Apart from the development-related progress identified on the table above, significant progress has also been achieved within WP2 in the front of the user requirements, described in subsection 1.2.2 and provided in more detail in deliverable D2.1. Within the same WP, progress has been done in the direction of developing the accelerated version of the use cases, based on the current version of the E2Data Heterogeneous execution engine, i.e. TornadoVM. This progress is reflected in deliverable D2.2.
With regard to the Integration and Evaluation of the E2Data Architecture, the architecture has been defined, the initial prototype of the E2Data stack has been developed and both of the two project testbeds including high-performing x86 and low-power ARM cluster architectures have been deployed and ready to use. Progress within the corresponding WP6, is described in subsection 1.2.6 and deliverables D6.1 and D6.2 submitted during the first reporting period.

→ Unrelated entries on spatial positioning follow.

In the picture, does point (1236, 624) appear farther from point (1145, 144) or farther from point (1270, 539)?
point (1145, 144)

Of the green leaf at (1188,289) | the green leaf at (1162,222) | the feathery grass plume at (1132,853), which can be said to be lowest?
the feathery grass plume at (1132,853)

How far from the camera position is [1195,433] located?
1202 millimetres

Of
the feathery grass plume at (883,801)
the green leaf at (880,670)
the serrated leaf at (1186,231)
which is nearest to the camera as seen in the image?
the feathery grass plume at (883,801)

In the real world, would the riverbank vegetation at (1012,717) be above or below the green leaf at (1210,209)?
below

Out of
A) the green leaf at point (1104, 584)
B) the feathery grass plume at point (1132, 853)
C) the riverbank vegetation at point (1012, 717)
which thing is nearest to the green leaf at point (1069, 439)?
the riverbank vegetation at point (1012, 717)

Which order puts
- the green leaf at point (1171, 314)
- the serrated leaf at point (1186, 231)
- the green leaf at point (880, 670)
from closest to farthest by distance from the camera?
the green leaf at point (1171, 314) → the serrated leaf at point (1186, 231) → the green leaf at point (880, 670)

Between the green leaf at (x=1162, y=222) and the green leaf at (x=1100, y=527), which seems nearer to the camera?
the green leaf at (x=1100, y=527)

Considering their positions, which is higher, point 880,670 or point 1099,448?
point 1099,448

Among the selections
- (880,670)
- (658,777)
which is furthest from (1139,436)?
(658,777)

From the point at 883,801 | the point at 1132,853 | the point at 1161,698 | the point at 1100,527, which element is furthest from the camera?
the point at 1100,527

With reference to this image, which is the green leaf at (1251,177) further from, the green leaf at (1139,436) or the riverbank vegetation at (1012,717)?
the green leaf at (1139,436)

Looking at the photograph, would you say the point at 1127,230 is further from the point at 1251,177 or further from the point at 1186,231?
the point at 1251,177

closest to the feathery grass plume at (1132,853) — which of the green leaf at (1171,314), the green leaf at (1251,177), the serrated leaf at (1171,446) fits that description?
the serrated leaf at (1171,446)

1. Propose a novel dynamic compilation framework that will allow our runtime system to adapt execution for the widest range of heterogeneous system,
2. Develop a runtime system and API that allows developers to easily compose complex multi-kernel codes,
3. Target a variety of parallel frameworks that build on top of Apache Flink (such as Storm and MapReduce),
4. Target a variety of hardware platforms including x86 and ARM AArch64 along with their accompanying GPU and FPGA units, and
5. Perform compilation and offloading on heterogeneous resources transparently to the user without source code modifications.
The E2Data project has advanced the state-of-the-art of scheduling and resource provisioning in the following aspects:
1. Implement an adaptive scheduling technique according to the user’s and application’s requirements where the E2Data hardware-aware, elastic scheduler will select the appropriate hardware and architecture to execute the respective tasks.
2. Design hardware-aware elastic algorithms to adaptively adjust resources in order to meet the requirements posed by the application developers/users while automatically identifying the application or infrastructural parameters that are important for the application’s performance thus tackling the “curse of dimensionality” problem.
3. Employ elastic scheduling techniques by extending the OpenStack nova-scheduler and Apache Mesos with additional filters to effectively handle heterogeneous resources and dynamically provide detailed information regarding the underlying hardware characteristics of the target platforms.
The dual impact in both Big Data practitioners and service providers/IaaS vendors is:
(a) Big Data practitioners will enjoy performance gains through both competitive pricing (by utilizing cheaper to operate and more efficient hardware) and optimal resource allocation (by automatically and elastically utilizing the correct amount and type of hardware resources and software configurations)
(b) Big Data service providers/IaaS vendors will be able to boost the adoption and increase utilization of the newly offered hardware, since it will be easily integrated and operated in cloud software services offered by Big Data practitioners, without requiring hard-to-find, expensive, hardware-specific programming skills.